======== TEXT PASSAGE ========

Rant: The FCC's Not Our Mommy or Daddy
Let parents be parents when it comes to TV violence.
In late April the Federal Communications Commission issued a report on "violent television programming and its impact on children" that calls not just for expanding the government's oversight of broadcast TV but extending content regulation to cable and satellite channels. The FCC also recommended that some shows be banned from time slots when children might be watching and that cable operators be forced to offer "a la carte" service in which subscribers would pick and choose among individual channels.
The report rests on the demonstrably false premise that violence on TV breeds violence in reality, and it gives short shrift to the vast increase in child-friendly programming and parent-empowering viewing tools. The result is a document as cartoonish and absurd as the Teenage Mutant Ninja Turtles (whom the FCC decries as small-screen hooligans).
"America is hooked on violence," laments Commissioner Jonathan S. Adelstein. "Particularly in light of the spasm of unconscionable violence at Virginia Tech," he says, "but just as importantly in light of the excessive violent crime that daily afflicts our nation, there is a basis for appropriate federal action to curb violence in the media." Yet the report itself cites a 2001 U.S. surgeon general's report that concluded "many questions remain regarding the short- and long-term effects of media violence, especially on violent behavior."
More to the point, if Adelstein is right that fantasy violence translates readily into real-world violence, that effect should be reflected in crime statistics. There seems little question that depictions of violence in popular culture, including TV, movies, music, and video games, have become more frequent and more graphic during the last decade or so. Yet juvenile violent crime arrests have dropped steadily since 1994, falling "to a level not seen since at least the 1970s," according to the U.S. Justice Department. A similar trend can be seen among adults.
But the FCC commissioners speak less as social scientists than as parents. "I am deeply concerned about the negative effects violent programming appears to have on our children," writes Commissioner Deborah Taylor Tate. "Many of us, as parents, have witnessed our children acting out a fighting scene from an episode of Teenage Mutant Ninja Turtles…or been awakened by a frightened child climbing into bed after having a nightmare because of something they saw on television." The ultimate goal of the report, Tate says, is to change "the media landscape outside our homes" (emphasis hers) and to increase "the amount of family-friendly, uplifting and nonviolent programming being produced."

======== RECORDED INFORMATION ========

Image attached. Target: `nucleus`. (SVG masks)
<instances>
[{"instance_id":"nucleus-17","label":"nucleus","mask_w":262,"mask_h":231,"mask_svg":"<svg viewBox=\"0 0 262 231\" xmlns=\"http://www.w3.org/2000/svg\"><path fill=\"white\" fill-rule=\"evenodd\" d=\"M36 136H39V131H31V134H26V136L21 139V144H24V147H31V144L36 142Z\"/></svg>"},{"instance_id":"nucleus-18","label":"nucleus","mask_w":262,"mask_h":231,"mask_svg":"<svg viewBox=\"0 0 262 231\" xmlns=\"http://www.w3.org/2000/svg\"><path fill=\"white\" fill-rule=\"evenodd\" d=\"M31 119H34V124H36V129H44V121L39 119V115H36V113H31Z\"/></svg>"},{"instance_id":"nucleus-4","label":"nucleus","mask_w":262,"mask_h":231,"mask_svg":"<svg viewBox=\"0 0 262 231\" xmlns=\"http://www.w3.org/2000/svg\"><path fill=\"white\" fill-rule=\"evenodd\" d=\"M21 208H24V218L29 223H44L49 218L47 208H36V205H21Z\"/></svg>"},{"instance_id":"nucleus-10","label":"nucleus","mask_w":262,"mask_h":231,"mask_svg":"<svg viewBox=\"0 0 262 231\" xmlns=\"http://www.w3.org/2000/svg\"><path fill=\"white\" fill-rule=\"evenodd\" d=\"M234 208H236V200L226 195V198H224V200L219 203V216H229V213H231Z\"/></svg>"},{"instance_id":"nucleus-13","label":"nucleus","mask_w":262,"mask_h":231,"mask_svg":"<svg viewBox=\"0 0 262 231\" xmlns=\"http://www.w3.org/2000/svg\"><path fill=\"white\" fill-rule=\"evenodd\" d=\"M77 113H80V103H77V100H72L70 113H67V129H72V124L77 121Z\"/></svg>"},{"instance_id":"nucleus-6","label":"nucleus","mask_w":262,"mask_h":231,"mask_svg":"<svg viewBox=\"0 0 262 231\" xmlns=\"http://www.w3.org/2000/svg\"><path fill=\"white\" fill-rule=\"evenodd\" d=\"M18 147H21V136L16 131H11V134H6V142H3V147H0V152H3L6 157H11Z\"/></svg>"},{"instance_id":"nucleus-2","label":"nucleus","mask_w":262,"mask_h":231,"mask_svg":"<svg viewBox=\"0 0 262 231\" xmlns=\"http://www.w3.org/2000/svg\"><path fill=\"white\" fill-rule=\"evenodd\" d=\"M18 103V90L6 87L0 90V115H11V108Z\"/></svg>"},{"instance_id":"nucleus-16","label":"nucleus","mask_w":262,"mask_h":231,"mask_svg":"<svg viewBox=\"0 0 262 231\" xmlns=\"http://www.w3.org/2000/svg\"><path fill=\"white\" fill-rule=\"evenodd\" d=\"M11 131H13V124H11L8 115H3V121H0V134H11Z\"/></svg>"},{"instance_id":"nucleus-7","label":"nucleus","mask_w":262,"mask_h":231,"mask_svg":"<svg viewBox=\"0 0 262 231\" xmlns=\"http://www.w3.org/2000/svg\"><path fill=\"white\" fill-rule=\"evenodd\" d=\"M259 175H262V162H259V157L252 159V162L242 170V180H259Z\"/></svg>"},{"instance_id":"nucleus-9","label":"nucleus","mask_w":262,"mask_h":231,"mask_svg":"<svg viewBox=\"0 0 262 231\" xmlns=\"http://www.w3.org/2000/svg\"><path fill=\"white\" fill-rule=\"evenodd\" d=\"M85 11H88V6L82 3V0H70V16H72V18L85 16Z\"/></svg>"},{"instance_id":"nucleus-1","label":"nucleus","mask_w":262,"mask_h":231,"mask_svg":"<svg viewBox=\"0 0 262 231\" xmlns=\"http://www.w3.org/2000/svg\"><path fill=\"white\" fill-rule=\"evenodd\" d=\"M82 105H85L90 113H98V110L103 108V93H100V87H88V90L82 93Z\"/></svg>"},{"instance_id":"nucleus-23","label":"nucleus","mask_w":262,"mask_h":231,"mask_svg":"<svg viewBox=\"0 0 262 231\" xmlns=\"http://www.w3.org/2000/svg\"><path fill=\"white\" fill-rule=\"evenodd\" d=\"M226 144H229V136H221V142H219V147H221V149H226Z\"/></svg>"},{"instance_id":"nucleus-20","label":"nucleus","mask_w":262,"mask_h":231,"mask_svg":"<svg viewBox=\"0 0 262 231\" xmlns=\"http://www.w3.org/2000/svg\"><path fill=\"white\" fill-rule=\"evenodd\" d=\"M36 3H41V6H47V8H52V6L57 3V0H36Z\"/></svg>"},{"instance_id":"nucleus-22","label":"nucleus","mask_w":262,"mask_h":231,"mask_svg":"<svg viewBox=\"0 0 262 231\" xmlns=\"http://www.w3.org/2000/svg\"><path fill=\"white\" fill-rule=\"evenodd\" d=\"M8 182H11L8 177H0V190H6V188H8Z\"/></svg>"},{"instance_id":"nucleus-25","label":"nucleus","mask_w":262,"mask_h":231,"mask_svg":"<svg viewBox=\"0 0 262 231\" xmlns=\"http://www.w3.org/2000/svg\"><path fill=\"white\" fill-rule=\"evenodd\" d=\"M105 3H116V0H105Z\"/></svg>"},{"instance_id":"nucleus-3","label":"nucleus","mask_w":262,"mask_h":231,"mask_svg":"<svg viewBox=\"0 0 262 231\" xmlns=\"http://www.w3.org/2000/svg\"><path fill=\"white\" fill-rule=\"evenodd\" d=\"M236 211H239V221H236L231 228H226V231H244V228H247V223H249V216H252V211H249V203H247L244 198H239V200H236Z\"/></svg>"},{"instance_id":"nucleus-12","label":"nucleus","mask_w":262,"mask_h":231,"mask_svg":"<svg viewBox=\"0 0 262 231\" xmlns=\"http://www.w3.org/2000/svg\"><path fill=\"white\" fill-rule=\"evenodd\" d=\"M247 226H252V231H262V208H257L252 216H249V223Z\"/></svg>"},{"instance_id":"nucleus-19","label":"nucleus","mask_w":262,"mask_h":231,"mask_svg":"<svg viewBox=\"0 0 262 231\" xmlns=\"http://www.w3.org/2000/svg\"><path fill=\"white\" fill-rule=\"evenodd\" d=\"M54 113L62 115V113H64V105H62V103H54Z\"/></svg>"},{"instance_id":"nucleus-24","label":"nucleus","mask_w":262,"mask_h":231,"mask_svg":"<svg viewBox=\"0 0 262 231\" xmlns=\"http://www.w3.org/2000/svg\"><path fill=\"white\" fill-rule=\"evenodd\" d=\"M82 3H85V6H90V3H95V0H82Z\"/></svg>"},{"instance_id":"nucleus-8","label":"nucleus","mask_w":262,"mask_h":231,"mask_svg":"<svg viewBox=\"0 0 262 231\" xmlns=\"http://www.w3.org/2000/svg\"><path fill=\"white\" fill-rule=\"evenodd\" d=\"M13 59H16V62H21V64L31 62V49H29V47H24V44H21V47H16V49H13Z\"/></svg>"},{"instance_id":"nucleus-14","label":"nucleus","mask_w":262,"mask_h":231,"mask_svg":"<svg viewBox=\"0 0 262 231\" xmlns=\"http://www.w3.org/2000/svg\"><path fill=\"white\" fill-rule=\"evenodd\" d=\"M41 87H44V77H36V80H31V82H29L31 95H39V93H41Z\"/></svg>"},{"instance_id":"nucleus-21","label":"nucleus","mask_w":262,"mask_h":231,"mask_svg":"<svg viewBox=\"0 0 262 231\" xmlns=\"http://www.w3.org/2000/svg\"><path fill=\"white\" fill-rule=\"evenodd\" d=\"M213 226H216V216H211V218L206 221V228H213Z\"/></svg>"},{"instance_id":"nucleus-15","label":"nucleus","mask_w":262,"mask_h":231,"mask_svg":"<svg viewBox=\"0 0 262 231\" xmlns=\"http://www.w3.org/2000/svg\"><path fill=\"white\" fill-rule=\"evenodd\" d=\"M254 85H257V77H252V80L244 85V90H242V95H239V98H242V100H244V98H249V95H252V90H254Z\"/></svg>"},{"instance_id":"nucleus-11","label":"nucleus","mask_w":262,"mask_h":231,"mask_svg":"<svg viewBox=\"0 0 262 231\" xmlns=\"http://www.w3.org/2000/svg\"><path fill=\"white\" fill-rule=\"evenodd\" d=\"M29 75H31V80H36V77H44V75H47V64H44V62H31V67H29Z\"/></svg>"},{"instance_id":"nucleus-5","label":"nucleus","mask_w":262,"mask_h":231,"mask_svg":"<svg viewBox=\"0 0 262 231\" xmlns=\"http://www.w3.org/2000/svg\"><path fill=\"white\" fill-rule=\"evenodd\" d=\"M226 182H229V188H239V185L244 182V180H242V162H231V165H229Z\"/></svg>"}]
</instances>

========

#### THINGS TO DO:
A - According to the rant on the FCC report, since what year have juvenile violent crime arrests dropped steadily?
B - Reproduce the portion of the rant on the FCC report starting with "Rant: The FCC's" and going on through "among individual channels.".
C - Which forms of popular culture does the rant on the FCC report name as showing more frequent and more graphic depictions of violence?
The material above has no connection to the rant on the FCC report.

#### RESULTS BY TASK:
A - Since 1994.

B -
Rant: The FCC's Not Our Mommy or Daddy
Let parents be parents when it comes to TV violence.
In late April the Federal Communications Commission issued a report on "violent television programming and its impact on children" that calls not just for expanding the government's oversight of broadcast TV but extending content regulation to cable and satellite channels. The FCC also recommended that some shows be banned from time slots when children might be watching and that cable operators be forced to offer "a la carte" service in which subscribers would pick and choose among individual channels.

C - TV, movies, music, and video games.